_Problem statement_
From the listing that follows, output everything exactly except the pictures.

_Material to process_
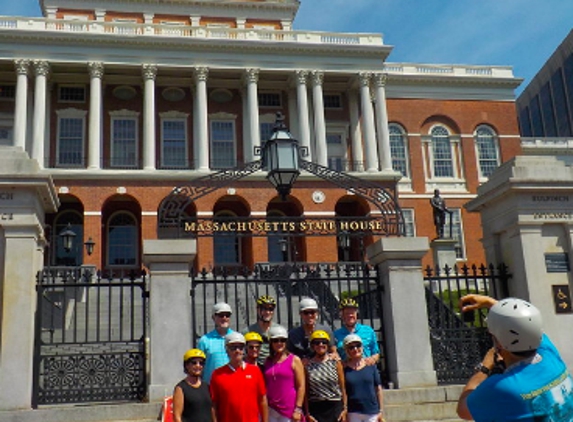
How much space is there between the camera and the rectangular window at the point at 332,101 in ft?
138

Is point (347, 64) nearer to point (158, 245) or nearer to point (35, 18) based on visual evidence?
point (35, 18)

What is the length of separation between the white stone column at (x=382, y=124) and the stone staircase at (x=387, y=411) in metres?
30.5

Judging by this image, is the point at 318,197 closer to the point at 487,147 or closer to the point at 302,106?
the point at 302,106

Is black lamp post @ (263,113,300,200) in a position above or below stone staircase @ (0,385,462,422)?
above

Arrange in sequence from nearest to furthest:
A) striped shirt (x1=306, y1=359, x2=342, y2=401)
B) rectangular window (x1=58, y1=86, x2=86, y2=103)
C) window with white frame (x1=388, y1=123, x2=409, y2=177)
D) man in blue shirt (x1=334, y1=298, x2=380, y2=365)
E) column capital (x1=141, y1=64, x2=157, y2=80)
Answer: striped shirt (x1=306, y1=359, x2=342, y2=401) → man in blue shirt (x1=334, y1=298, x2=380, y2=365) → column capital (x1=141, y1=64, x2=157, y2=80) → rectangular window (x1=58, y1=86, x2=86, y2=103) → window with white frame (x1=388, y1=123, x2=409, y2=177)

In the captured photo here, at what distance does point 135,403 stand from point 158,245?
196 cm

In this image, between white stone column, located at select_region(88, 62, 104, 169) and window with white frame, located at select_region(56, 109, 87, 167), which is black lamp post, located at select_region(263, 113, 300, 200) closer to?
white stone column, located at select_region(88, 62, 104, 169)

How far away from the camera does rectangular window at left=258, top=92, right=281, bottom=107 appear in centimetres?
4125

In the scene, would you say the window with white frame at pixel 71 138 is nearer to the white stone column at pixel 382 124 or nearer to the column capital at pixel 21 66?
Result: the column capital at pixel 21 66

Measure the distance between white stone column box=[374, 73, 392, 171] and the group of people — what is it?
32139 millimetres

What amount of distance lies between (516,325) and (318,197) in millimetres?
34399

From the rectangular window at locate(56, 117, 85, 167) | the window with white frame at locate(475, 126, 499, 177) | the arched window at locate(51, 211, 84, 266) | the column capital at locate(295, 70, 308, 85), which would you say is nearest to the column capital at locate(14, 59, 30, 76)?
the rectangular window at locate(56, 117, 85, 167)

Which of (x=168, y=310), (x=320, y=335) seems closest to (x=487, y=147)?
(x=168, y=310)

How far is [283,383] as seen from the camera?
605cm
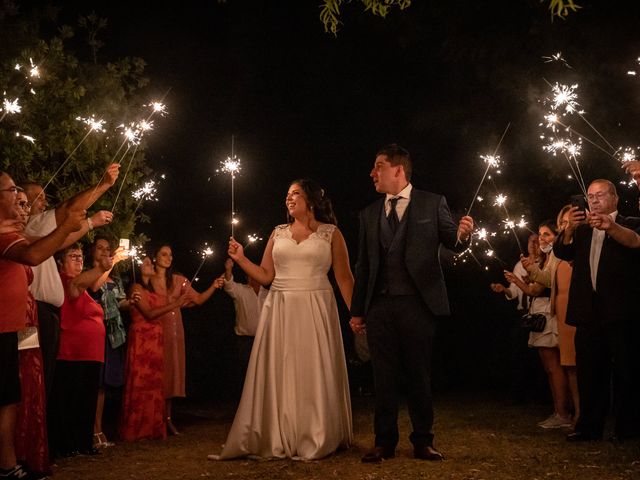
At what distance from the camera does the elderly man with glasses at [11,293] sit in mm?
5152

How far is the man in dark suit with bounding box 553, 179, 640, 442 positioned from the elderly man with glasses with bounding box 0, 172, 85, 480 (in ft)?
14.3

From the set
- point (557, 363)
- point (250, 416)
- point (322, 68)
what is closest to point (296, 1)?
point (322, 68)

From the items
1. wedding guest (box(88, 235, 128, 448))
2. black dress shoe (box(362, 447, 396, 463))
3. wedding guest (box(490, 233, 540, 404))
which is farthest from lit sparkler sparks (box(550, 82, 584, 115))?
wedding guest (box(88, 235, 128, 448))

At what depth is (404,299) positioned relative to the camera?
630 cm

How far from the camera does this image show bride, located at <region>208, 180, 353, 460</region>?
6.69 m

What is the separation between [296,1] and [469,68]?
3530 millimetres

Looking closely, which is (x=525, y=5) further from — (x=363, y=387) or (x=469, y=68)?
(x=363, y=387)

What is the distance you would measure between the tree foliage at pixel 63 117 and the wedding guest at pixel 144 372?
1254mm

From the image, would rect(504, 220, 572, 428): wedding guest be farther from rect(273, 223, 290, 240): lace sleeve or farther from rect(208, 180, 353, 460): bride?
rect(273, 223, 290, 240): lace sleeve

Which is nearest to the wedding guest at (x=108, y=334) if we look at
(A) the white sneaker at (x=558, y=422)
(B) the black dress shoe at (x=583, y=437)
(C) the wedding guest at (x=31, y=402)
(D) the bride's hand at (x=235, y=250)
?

_Result of this exercise_
How much space is there between the camera and the rectangular window at the point at 332,101 in ft?
138

Is point (347, 64) nearer to point (158, 245) or nearer to point (35, 18) based on visual evidence?
point (35, 18)

What is the length of separation between the white stone column at (x=382, y=124) and the stone staircase at (x=387, y=411) in metres?
30.5

Judging by this image, is the point at 318,197 closer to the point at 487,147 or closer to the point at 302,106?
the point at 302,106

Is black lamp post @ (263,113,300,200) in a position above or below stone staircase @ (0,385,462,422)?
above

Arrange in sequence from nearest to furthest:
A) striped shirt (x1=306, y1=359, x2=342, y2=401)
B) rectangular window (x1=58, y1=86, x2=86, y2=103)
C) window with white frame (x1=388, y1=123, x2=409, y2=177)
D) man in blue shirt (x1=334, y1=298, x2=380, y2=365)
E) column capital (x1=141, y1=64, x2=157, y2=80)
Answer: striped shirt (x1=306, y1=359, x2=342, y2=401) → man in blue shirt (x1=334, y1=298, x2=380, y2=365) → column capital (x1=141, y1=64, x2=157, y2=80) → rectangular window (x1=58, y1=86, x2=86, y2=103) → window with white frame (x1=388, y1=123, x2=409, y2=177)

In the captured photo here, at what distance does point 135,403 stand from point 158,245?
196 cm

In this image, between white stone column, located at select_region(88, 62, 104, 169) and window with white frame, located at select_region(56, 109, 87, 167), which is black lamp post, located at select_region(263, 113, 300, 200) closer to?
white stone column, located at select_region(88, 62, 104, 169)

How far away from the camera does rectangular window at left=258, top=92, right=281, bottom=107 appear in centimetres?
4125

In the scene, would you say the window with white frame at pixel 71 138 is nearer to the white stone column at pixel 382 124 or nearer to the column capital at pixel 21 66?
Result: the column capital at pixel 21 66

Measure the distance between white stone column box=[374, 73, 392, 171] and the group of people — what is it?
32139 millimetres

What amount of distance lies between (516,325) and (318,197) in millimetres?
34399

From the rectangular window at locate(56, 117, 85, 167) | the window with white frame at locate(475, 126, 499, 177) | the arched window at locate(51, 211, 84, 266) | the column capital at locate(295, 70, 308, 85), which would you say is nearest to the column capital at locate(14, 59, 30, 76)?
the rectangular window at locate(56, 117, 85, 167)

Which of (x=168, y=310), (x=320, y=335) seems closest to (x=487, y=147)?
(x=168, y=310)

How far is [283,383] as seen from the camera?
605cm
At what distance from the camera does the elderly man with glasses at [11,293] sit in mm?
5152

How far is the man in dark suit with bounding box 553, 179, 640, 442 positioned from the elderly man with glasses with bounding box 0, 172, 85, 480 (in ft)?
14.3

From the set
- point (557, 363)
- point (250, 416)
- point (322, 68)
what is closest to point (296, 1)?
point (322, 68)

From the items
1. wedding guest (box(88, 235, 128, 448))
2. black dress shoe (box(362, 447, 396, 463))
3. wedding guest (box(490, 233, 540, 404))
which is farthest from lit sparkler sparks (box(550, 82, 584, 115))?
wedding guest (box(88, 235, 128, 448))

At what depth is (404,299) positioned relative to the camera?
630 cm

How far from the camera does this image show bride, located at <region>208, 180, 353, 460</region>?
6.69 m

What is the separation between [296,1] and [469,68]?
3530 millimetres

Looking closely, which is (x=525, y=5) further from — (x=363, y=387) or (x=469, y=68)?
(x=363, y=387)

What is the distance you would measure between the tree foliage at pixel 63 117 and the wedding guest at pixel 144 372?
1254mm

From the image, would rect(504, 220, 572, 428): wedding guest be farther from rect(273, 223, 290, 240): lace sleeve or farther from rect(208, 180, 353, 460): bride?
rect(273, 223, 290, 240): lace sleeve

Which is nearest to the wedding guest at (x=108, y=334) if we look at
(A) the white sneaker at (x=558, y=422)
(B) the black dress shoe at (x=583, y=437)
(C) the wedding guest at (x=31, y=402)
(D) the bride's hand at (x=235, y=250)
?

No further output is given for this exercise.